Bad Machinery: The Case of the Team Spirit by John Allison is the first volume in the web comic about the middle grade sleuths of Griswald's Grammar School in Tackleford, England (available July 3, 2013).
This volume collects the first story arc of John Allison’s acclaimed web series, Bad Machinery. It follows the exploits of six boys and girls, all either eleven or twelve years old as the story begins, who attend Griswalds Grammar School in Tackleford, England. Divided into two de facto teams by gender, they vie against one another in a long-standing rivalry to solve the mysteries that bedevil their town.
On the girls’ team, you have Shauna, who is both clever and sensible. She grew up poor, in the tough end of Tackleford, and is desperately proud of having been admitted to Griswalds. Her best friend since the age of 3 has been tough-talking, impulsive but good-hearted Charlotte. Charlotte wants to admit Mildred into their circle, though Shauna is warier. Mildred has a reputation for making trouble, though she’s not really a bad person. The product of an extremely liberal upbringing, Mildred is incapable of either fear or prudence, as here, when she’s trying to rally Charlotte into besting some not-too-bright bullies:
Charlotte: My superior intelligence is tellin' me a lot of things right now.
Mildred: That's not intelligence. That's your cave-girl instincts telling you to escape. You have to fight them.
Charlotte: I no wanna!
Mildred: Fight them like you do when you see something in a bin that looks tasty.
Charlotte: Or when I want to skin a tiger and wear it as a cloak.
For the boys, we have Sonny, who is an eternal optimist and a great guy to have around in a pinch. Linton is the most focused of the bunch, with an inherent sense of justice he’s never willing to ignore. He’s a huge fan of soccer (or football, as its called in the book) and the local club, Tackleford City FC. Finally, there’s Jack, who is mostly quiet, but always pulls through for his friends. His undeniable appeal to the opposite sex is a mystery both to him and to his oft-mortified older sister, as well as to Sonny and Linton:
Linton: How come girls all like Jack? They're always ruffling him and touching him. How do we meet girls?

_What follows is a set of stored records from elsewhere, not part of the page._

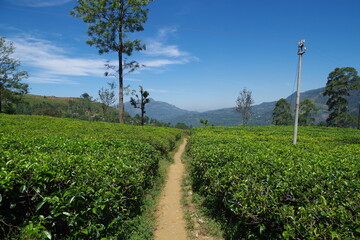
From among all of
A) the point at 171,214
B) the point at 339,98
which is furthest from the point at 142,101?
the point at 339,98

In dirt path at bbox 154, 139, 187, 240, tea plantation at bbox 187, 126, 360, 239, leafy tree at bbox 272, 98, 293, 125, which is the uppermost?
leafy tree at bbox 272, 98, 293, 125

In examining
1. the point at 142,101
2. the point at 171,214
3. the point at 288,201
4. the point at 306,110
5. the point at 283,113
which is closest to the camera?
the point at 288,201

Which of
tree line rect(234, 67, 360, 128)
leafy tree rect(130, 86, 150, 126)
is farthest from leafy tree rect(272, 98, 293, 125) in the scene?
leafy tree rect(130, 86, 150, 126)

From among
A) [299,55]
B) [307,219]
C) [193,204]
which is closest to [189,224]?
[193,204]

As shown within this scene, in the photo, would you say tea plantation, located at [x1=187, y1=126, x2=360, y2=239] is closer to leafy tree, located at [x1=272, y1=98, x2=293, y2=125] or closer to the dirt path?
the dirt path

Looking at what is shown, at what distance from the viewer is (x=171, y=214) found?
5367 mm

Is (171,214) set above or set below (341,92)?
below

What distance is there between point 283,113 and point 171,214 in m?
66.2

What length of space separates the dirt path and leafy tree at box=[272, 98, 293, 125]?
6318 centimetres

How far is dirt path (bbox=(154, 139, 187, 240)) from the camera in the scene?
439 centimetres

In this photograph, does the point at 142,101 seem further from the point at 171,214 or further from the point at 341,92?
the point at 341,92

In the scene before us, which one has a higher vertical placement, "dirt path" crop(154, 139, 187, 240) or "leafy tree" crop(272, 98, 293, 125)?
"leafy tree" crop(272, 98, 293, 125)

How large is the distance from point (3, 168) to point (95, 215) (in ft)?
5.14

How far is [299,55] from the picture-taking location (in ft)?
30.7
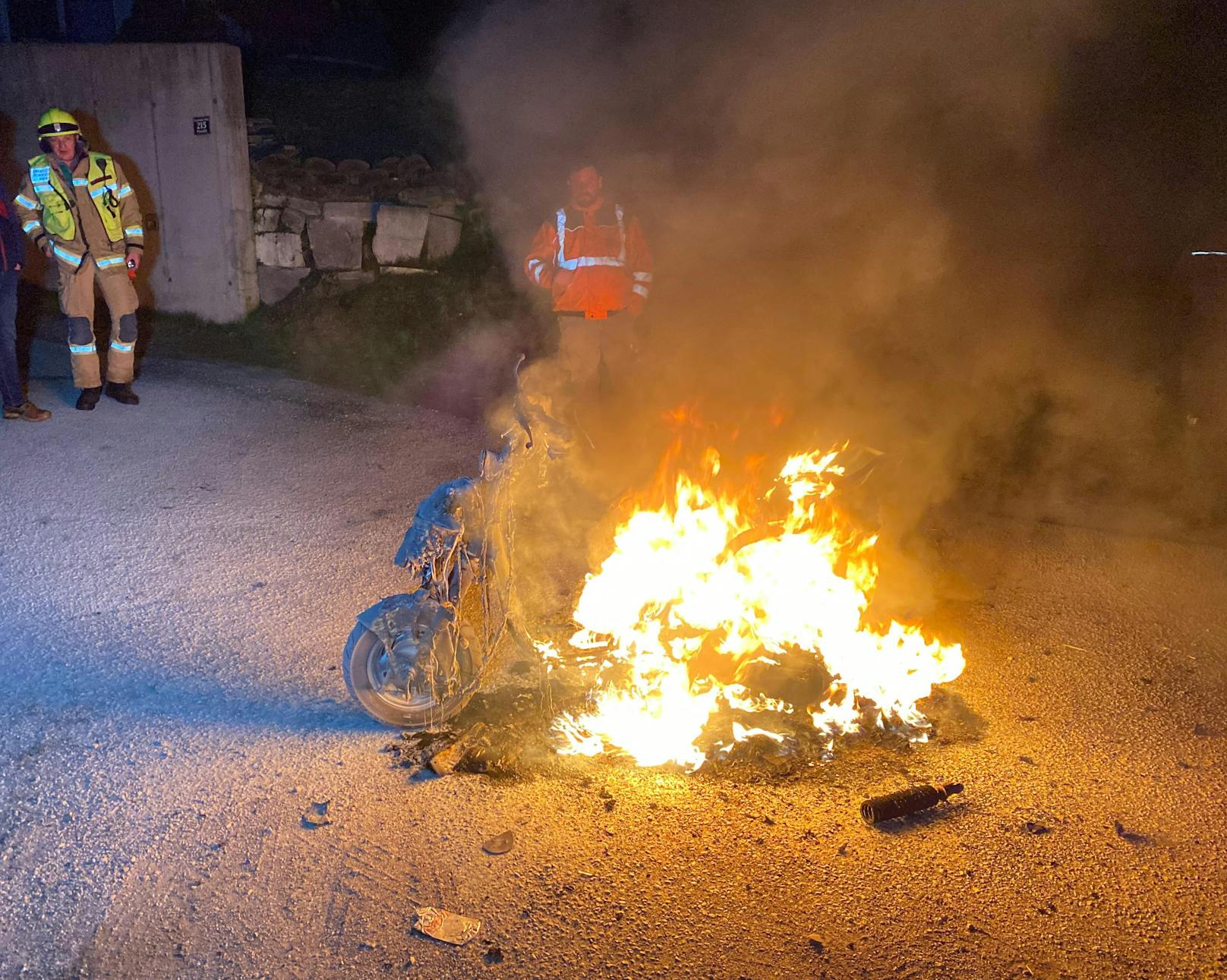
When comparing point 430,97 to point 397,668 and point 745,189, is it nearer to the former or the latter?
point 745,189

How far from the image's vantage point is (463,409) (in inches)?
294

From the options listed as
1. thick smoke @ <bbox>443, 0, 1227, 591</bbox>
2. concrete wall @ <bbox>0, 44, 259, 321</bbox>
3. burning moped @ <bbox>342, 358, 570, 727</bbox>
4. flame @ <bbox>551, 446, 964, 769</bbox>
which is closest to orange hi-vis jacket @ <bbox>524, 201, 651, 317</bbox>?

Sonny: I think his sister taught him the secret world of women.
Linton: Well, you've got a sister!
Sonny: She's three, Linton. She might be able to get us into the secret world of PONIES. If you're interested, it's basically carrots and sugar lumps.
The two groups find themselves on opposite sides of a growing controversy involving Tackleford City and the building of its new stadium. The girls take the part of Mrs Biscuits, an old Russian emigree who refuses to vacate her house to allow the stadium to be built over her property.
The boys are on the side of Tackleford City’s owner, also Russian, a billionaire named Yuri Kropotkin. Linton is the first to realize that the “accidents” plaguing Tackleford FC and Kropotkin were probably set deliberately, which leads the boys to investigate who could possibly have it in for the local team. They take care to hide their efforts from Shauna and Charlotte, who’ve bested them in solving several other mysteries, but it isn’t long before the two groups separately discover that an actual spirit may be behind the spooky mishaps. Then it’s a race to the finish to see who comes out ahead... though will they have to join forces to stop the worst from happening?
I adored this book, but I am partial to a lot of the subject matter (including but not limited to soccer, British education and child sleuths.) It’s a modern, unabashedly British take on Scooby Doo, minus the dog but with better-rounded main characters. The friendships are realistically explored, as are the children’s interactions with the adults they’re forced to deal with. The dialog is fresh and sharp and, combined with the expressive art, makes for a thoroughly entertaining romp suitable for all ages. There’s also a helpful guide to the British slang used here at the end of the book, as well as a made-up but hilarious history of Tackleford City, which any soccer fan will appreciate.